Required actions:
1. From the passage on concrete compressive strength, list every 90-day compressive strength value given in MPa, each with the concrete it belongs to.
2. Render this sentence from the concrete strength passage in Spanish: "Therefore, the optimal ratio of cement replaced by FRHA is 10%."
3. Substitute "reference concrete" for "control concrete" in the concrete strength passage, and write out the part starting with "The compressive strength results" and going on through "90 days, respectively.".

======== Source extract

3.5. Compressive Strength of Concretes

The compressive strength results of concrete specimens are shown in Table 5. It is seen that the compressive strength of the control concrete is 86.81 and 92.52 MPa at 28 and 90 days, respectively.

For series of SF concretes, the 28-day compressive strength of 5%SF, 10%SF, and 15%SF concrete is 91.33, 105.82, and 101.62 MPa, which is 105%, 122%, and 117% of the control concrete, respectively. However, further increasing in cement replacement ratio of SF, the compressive strength of concrete is reduced. At 90 days, the compressive strength of 5%SF, 10%SF, and 15%SF concretes is 98.56, 109.69, and 103.22 MPa, respectively. The highest compressive strength value appears on the 10%SF concrete, which was 119% of the control concrete at the age of 90 days.

Compressive strength of 5%FRHA, 10%FRHA, and 15%FRHA concretes at 28 days is 93.62, 101.97, and 97 MPa or 108%, 117%, and 112% of the control concrete, respectively. At the later age, their strengths are slightly increased, and, 90-day compressive strength of these concretes is 99.51, 106.88, and 102.19 MPa or 108%, 116%, and 110% of the control concrete, respectively. It is observed that the compressive strength of 20%FRHA concrete at 90 days is slightly lower than that of control concrete. Again, increasing the cement replacement ratio of FRHA to 25% and 30% decreases the strength of concrete. Therefore, the optimal ratio of cement replaced by FRHA is 10%. However, the normalized compressive strength of all FRHA concretes increased with the ages. This suggests that the contribution of compressive strength gain is due to the pozzolanic reaction of FRHA with Ca(OH)2 released from hydration of cement.

================
======== Data shown

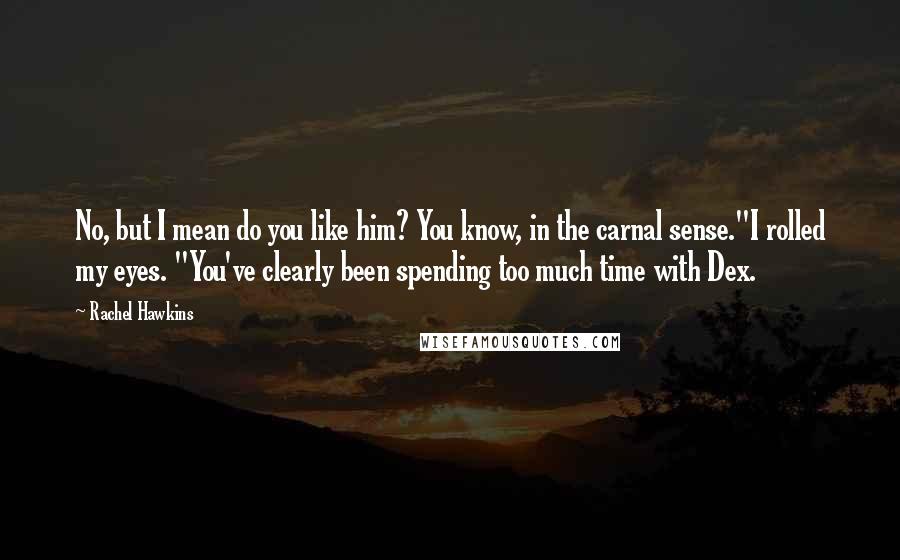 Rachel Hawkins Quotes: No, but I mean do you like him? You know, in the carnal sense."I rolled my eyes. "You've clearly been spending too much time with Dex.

================

Results by task:
1.
- Control concrete: 92.52 MPa
- 5%SF: 98.56 MPa
- 10%SF: 109.69 MPa
- 15%SF: 103.22 MPa
- 5%FRHA: 99.51 MPa
- 10%FRHA: 106.88 MPa
- 15%FRHA: 102.19 MPa

2. Por lo tanto, la proporción óptima de cemento sustituido por FRHA es del 10 %.

3.
The compressive strength results of concrete specimens are shown in Table 5. It is seen that the compressive strength of the reference concrete is 86.81 and 92.52 MPa at 28 and 90 days, respectively.